▶ _What you need to do_
- A) In the Jim Thorpe blog post, swap "football" for "gridiron" and write out the passage starting with "More football thoughts." and going on through "decathlon and pentathlon.".
- B) Using the blog post, mark each statement yes or no and quote the words that decide it: (i) The writer recalls Burt Lancaster playing Jim Thorpe in 1951. (ii) For a two-point try, the ball is placed on the fifteen-yard line. (iii) Thorpe competed in twelve events at the 1912 Olympics.

▶ _Provided text_
In case anyone is interested in any of my past posts, an archive list can be found at the bottom of this page. I'd appreciate any feedback you may have by sending me an e-mail note--jertrav33@aol.com. Thanks for your interest.

Friday, March 11

Jim Thorpe & 2001 World Series

After a lengthy and complicated dream about playing in a high school football game (Yes, an old man dreaming of going back to a much less complicated time in his life), four o’clock in the morning again found me staring at the darkened ceiling, thinking odd thoughts about odd subjects.

The football dream led me to thinking about extra points in the NFL. A team, after scoring a touchdown, has the option of going for one point or two. If for one, the ball is placed on the fifteen-yard line; if for two, the ball is placed on the three-yard line. But . . . and it’s a big “but,” what if the extra point by kicking is missed but the other team was offside. Can the team decide to accept the penalty and have the ball placed at the yard-and-a-half line (half the distance to the goal line) to try for two points? Can they do so even if the extra point kick is good? Here’s another “but.” If the team sets up at the fifteen-yard line for a one-point kick but the snap is fumbled and the holder then scrambles and crosses the goal line, does it count as one point or two?

More football thoughts. I remember Burt Lancaster in 1951 playing the legendary Native American athlete Jim Thorpe in Jim Thorpe—All American. Thorpe is considered by many to be the greatest athlete of all time, playing both baseball and football professionally, competing in seventeen events in the 1912 Olympics, winning both the decathlon and pentathlon.

▶ _Supplied information_
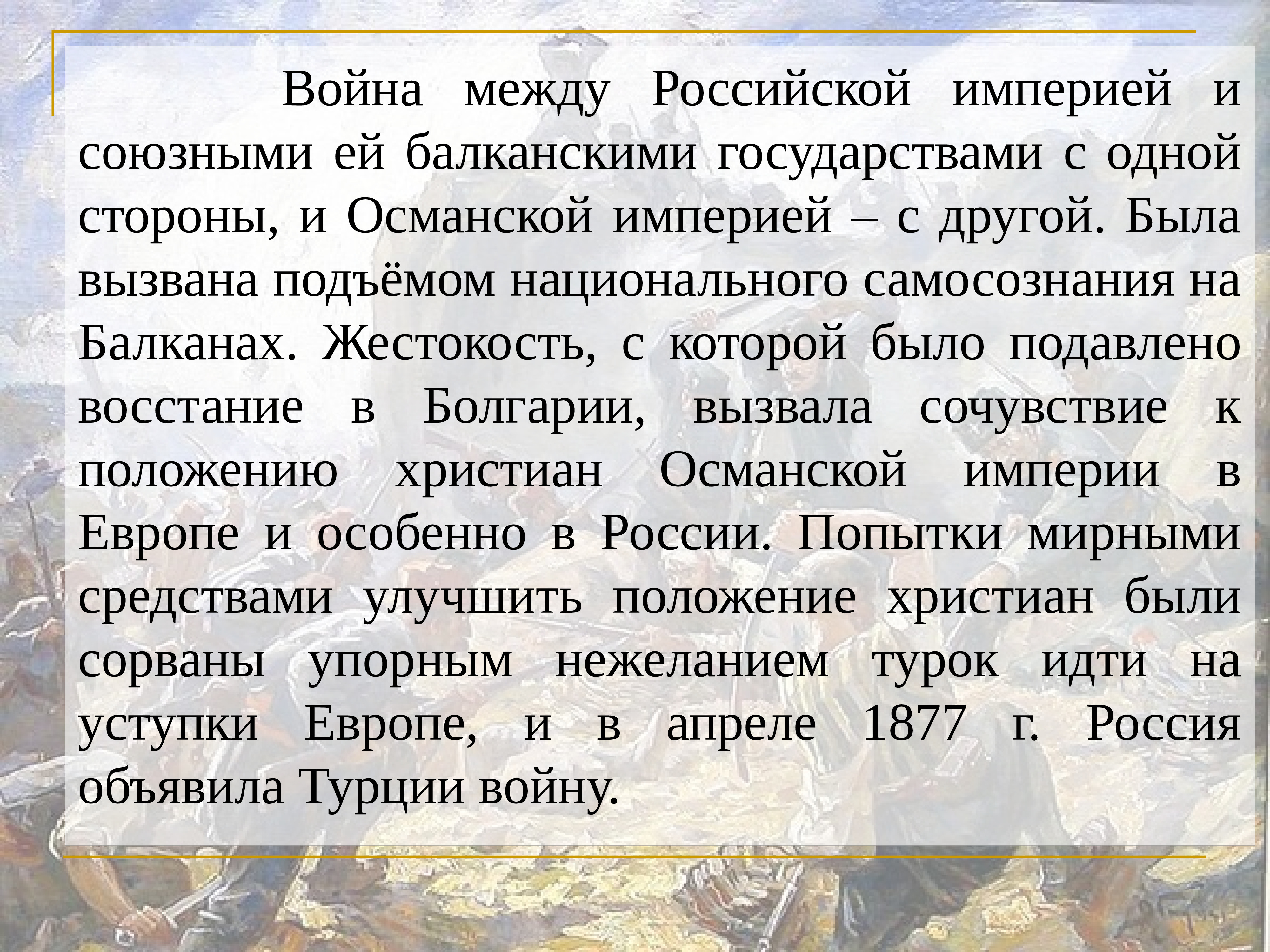 Война между Российской империей и союзными ей балканскими государствами с одной стороны, и Османской империей – с другой. Была вызвана подъёмом национального самосознания на Балканах. Жестокость, с которой было подавлено восстание в Болгарии, вызвала сочувствие к положению христиан Османской империи в Европе и особенно в России. Попытки мирными средствами улучшить положение христиан были сорваны упорным нежеланием турок идти на уступки Европе, и в апреле 1877 г. Россия объявила Турции войну.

▶ _Results of the tasks_
- A)
More gridiron thoughts. I remember Burt Lancaster in 1951 playing the legendary Native American athlete Jim Thorpe in Jim Thorpe—All American. Thorpe is considered by many to be the greatest athlete of all time, playing both baseball and gridiron professionally, competing in seventeen events in the 1912 Olympics, winning both the decathlon and pentathlon.

- B)
(i) Yes: "I remember Burt Lancaster in 1951 playing the legendary Native American athlete Jim Thorpe"
(ii) No: "if for two, the ball is placed on the three-yard line"
(iii) No: "competing in seventeen events in the 1912 Olympics"